**** RECORDS PROVIDED
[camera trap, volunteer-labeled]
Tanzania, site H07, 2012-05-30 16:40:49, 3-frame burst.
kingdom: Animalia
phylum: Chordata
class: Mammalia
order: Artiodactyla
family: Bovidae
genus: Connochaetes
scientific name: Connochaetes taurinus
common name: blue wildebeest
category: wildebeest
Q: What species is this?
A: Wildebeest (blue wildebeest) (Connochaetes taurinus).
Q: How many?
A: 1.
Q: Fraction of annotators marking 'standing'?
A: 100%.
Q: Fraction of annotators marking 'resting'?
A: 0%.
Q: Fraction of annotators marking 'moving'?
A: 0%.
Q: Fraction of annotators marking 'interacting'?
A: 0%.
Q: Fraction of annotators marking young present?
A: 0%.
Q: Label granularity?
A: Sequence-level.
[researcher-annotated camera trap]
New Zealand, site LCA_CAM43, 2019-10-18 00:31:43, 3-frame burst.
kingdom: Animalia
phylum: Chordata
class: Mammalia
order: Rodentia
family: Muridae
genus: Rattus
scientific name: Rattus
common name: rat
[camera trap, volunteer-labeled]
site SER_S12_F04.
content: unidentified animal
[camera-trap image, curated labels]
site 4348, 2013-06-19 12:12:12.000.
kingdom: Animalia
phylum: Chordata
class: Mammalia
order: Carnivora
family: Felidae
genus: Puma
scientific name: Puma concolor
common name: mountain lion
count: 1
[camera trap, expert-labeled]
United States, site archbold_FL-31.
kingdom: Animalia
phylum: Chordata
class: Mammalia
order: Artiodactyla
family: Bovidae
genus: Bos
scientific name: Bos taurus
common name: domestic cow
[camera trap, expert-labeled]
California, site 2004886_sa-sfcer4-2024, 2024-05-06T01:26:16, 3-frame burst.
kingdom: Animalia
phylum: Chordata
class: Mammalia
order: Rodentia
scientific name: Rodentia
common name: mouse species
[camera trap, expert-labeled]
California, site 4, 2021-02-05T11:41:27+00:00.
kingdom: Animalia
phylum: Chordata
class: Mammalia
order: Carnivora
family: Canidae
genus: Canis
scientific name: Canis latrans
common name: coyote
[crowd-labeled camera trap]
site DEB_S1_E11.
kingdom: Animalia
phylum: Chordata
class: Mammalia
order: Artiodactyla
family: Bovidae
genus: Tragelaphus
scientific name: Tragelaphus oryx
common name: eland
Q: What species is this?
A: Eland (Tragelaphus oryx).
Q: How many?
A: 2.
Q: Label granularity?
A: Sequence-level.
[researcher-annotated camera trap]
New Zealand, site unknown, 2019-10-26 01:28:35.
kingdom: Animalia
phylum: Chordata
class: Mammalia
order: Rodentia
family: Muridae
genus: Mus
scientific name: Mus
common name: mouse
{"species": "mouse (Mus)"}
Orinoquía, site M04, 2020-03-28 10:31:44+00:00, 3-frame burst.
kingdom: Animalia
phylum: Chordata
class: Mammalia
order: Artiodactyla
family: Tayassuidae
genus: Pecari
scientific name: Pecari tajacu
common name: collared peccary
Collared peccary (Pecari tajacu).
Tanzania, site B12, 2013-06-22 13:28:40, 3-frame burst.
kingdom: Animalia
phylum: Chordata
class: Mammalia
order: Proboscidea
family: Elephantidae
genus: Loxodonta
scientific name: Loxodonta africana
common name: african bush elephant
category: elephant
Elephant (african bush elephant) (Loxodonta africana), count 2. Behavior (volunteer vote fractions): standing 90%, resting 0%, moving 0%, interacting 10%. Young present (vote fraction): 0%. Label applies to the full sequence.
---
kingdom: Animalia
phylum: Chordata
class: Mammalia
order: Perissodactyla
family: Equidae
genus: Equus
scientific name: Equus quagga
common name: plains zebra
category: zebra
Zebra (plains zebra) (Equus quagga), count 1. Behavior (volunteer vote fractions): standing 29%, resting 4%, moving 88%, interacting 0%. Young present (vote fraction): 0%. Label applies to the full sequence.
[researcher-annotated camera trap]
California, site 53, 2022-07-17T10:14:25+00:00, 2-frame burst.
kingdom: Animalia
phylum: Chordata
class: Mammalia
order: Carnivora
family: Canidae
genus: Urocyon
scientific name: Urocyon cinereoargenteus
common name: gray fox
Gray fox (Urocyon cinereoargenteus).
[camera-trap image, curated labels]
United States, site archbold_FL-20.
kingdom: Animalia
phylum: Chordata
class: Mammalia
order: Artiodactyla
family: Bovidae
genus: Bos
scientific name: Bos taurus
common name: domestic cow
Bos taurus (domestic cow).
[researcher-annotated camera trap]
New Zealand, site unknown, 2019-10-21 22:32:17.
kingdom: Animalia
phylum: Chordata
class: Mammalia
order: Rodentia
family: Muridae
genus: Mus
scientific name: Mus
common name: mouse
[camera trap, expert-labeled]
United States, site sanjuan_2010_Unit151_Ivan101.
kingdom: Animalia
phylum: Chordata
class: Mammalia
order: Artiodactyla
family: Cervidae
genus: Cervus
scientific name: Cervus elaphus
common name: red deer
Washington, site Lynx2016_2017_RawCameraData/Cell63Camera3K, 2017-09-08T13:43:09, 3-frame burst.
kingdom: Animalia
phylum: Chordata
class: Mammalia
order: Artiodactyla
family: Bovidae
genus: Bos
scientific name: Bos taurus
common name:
********
— WHAT NEEDS TO BE DONE —
Each line of the entries that contains the word "burst" should be listed.

— OUTPUT FOR THIS EXERCISE —
Tanzania, site H07, 2012-05-30 16:40:49, 3-frame burst.
New Zealand, site LCA_CAM43, 2019-10-18 00:31:43, 3-frame burst.
California, site 2004886_sa-sfcer4-2024, 2024-05-06T01:26:16, 3-frame burst.
Orinoquía, site M04, 2020-03-28 10:31:44+00:00, 3-frame burst.
Tanzania, site B12, 2013-06-22 13:28:40, 3-frame burst.
California, site 53, 2022-07-17T10:14:25+00:00, 2-frame burst.
Washington, site Lynx2016_2017_RawCameraData/Cell63Camera3K, 2017-09-08T13:43:09, 3-frame burst.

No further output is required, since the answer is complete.